Webb Discovers Six Free-Floating Exoplanets in NGC 1333

Using the Near-Infrared Imager and Slitless Spectrograph (NIRISS) instrument on the NASA/ESA/CSA James Webb Space Telescope, astronomers have discovered six new free-floating planetary-mass members of NGC 1333 with estimated masses between 5 and 15 times the mass of Jupiter. One of these objects, at 5 Jupiter masses (about 1,600 Earths), is a good candidate to be the lowest mass object known to have a dusty circumplanetary disk.

At an estimated mass of 5 Jupiter masses, NIRISS-NGC1333-5 (also known as NN5) is a good candidate to be the lowest-mass object found in NGC 1333 thus far and the lowest-mass object with a disk in any region identified to date. Image credit: Langeveld et al., doi: 10.3847/1538-3881/ad6f0c.

NGC 1333 is a star-forming cluster located some 1,000 light-years away in the northern constellation of Perseus.

Also known as Ced 16 and LBN 741, the cluster was first discovered by the German astronomer Eduard Schönfeld in 1855.

Only 1-3 million years old, NGC 1333 hosts about half as many brown dwarfs as stars, a higher proportion than seen before.

“We are probing the very limits of the star forming process,” said Johns Hopkins University astrophysicist Adam Langeveld.

“If you have an object that looks like a young Jupiter, is it possible that it could have become a star under the right conditions? This is important context for understanding both star and planet formation.”

Dr. Langeveld and his colleagues carried out an extremely deep spectroscopic survey of NGC 1333 using Webb’s NIRISS instrument.

The observations revealed 19 known brown dwarfs and 6 free-floating planetary-mass objects between 5 and 10 times more massive than Jupiter.

That means they are among the lowest-mass objects ever found to have grown from a process that would generally produce stars and brown dwarfs, objects straddling the boundary between stars and planets that never ignite hydrogen fusion and fade over time.

“We used Webb’s unprecedented sensitivity at infrared wavelengths to search for the faintest members of a young star cluster, seeking to address a fundamental question in astronomy: how light an object can form like a star?” said Johns Hopkins University astrophysicist Ray Jayawardhana.

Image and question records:
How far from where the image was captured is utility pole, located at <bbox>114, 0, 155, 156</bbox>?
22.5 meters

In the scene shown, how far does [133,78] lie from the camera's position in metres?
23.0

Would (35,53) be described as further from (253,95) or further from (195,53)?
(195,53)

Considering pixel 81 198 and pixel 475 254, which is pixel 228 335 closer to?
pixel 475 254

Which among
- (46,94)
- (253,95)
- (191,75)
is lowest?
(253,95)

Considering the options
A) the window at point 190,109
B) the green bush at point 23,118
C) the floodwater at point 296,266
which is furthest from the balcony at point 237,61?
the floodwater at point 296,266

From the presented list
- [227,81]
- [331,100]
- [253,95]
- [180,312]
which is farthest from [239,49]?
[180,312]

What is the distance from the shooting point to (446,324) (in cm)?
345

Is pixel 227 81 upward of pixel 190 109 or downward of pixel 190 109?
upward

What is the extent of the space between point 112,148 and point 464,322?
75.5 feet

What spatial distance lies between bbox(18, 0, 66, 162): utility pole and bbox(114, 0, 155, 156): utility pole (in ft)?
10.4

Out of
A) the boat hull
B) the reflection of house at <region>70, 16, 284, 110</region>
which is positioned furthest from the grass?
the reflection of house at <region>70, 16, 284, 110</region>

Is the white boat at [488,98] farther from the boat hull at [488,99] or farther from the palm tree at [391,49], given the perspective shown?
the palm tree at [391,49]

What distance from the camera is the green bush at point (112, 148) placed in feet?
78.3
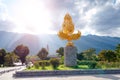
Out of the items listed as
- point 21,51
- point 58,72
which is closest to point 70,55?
point 58,72

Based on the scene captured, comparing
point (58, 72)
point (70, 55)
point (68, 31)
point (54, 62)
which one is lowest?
point (58, 72)

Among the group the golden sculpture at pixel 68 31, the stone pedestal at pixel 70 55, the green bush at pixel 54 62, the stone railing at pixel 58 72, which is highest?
the golden sculpture at pixel 68 31

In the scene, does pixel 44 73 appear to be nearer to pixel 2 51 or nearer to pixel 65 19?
pixel 65 19

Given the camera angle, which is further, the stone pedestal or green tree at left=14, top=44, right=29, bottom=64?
green tree at left=14, top=44, right=29, bottom=64

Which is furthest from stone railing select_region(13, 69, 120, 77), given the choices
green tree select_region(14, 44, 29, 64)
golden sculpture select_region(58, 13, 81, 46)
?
green tree select_region(14, 44, 29, 64)

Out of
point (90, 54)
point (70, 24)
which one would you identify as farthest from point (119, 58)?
point (70, 24)

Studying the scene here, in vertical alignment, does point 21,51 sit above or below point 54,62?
above

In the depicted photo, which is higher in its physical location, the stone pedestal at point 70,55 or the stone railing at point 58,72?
the stone pedestal at point 70,55

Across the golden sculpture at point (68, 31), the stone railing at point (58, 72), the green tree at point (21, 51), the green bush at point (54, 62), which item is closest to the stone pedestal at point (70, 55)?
the golden sculpture at point (68, 31)

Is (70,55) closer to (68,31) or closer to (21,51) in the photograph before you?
(68,31)

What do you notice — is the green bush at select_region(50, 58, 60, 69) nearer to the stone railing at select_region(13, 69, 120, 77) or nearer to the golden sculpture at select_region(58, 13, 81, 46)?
the golden sculpture at select_region(58, 13, 81, 46)

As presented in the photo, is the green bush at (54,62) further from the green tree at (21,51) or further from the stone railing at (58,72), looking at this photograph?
the green tree at (21,51)

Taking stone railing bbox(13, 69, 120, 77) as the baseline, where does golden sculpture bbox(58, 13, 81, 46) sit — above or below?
above

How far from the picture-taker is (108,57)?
51.7 meters
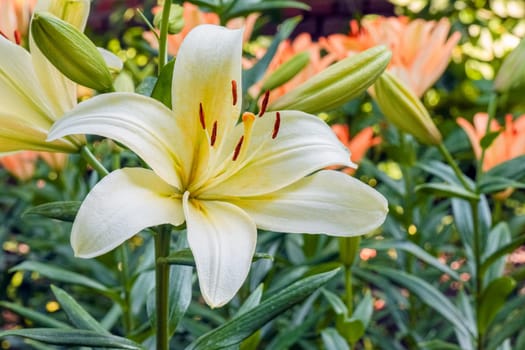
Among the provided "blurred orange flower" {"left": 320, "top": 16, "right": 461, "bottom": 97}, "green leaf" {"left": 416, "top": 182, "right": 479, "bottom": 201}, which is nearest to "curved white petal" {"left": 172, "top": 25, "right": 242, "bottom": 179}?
"green leaf" {"left": 416, "top": 182, "right": 479, "bottom": 201}

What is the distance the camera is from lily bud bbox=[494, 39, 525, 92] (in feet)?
2.26

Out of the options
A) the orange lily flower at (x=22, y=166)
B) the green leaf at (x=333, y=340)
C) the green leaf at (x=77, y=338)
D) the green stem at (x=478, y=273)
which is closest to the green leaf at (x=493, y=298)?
the green stem at (x=478, y=273)

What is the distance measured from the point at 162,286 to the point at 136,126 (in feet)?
0.36

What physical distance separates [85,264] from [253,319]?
528 millimetres

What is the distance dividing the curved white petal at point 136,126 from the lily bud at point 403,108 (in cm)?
20

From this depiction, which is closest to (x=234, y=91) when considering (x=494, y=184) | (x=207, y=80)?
(x=207, y=80)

Problem set.
A - According to the article about Webb's discovery in NGC 1333, why did the team use Webb's infrared sensitivity to search the cluster? Answer in one to three sentences.
B - In the article about Webb's discovery in NGC 1333, transcribe the passage from "That means they" up to and including "fade over time.".

Results for the exercise.
A - They used Webb's unprecedented sensitivity at infrared wavelengths to find the faintest members of a young star cluster. Their aim was to answer a fundamental question in astronomy: how light an object can be and still form like a star.

B -
That means they are among the lowest-mass objects ever found to have grown from a process that would generally produce stars and brown dwarfs, objects straddling the boundary between stars and planets that never ignite hydrogen fusion and fade over time.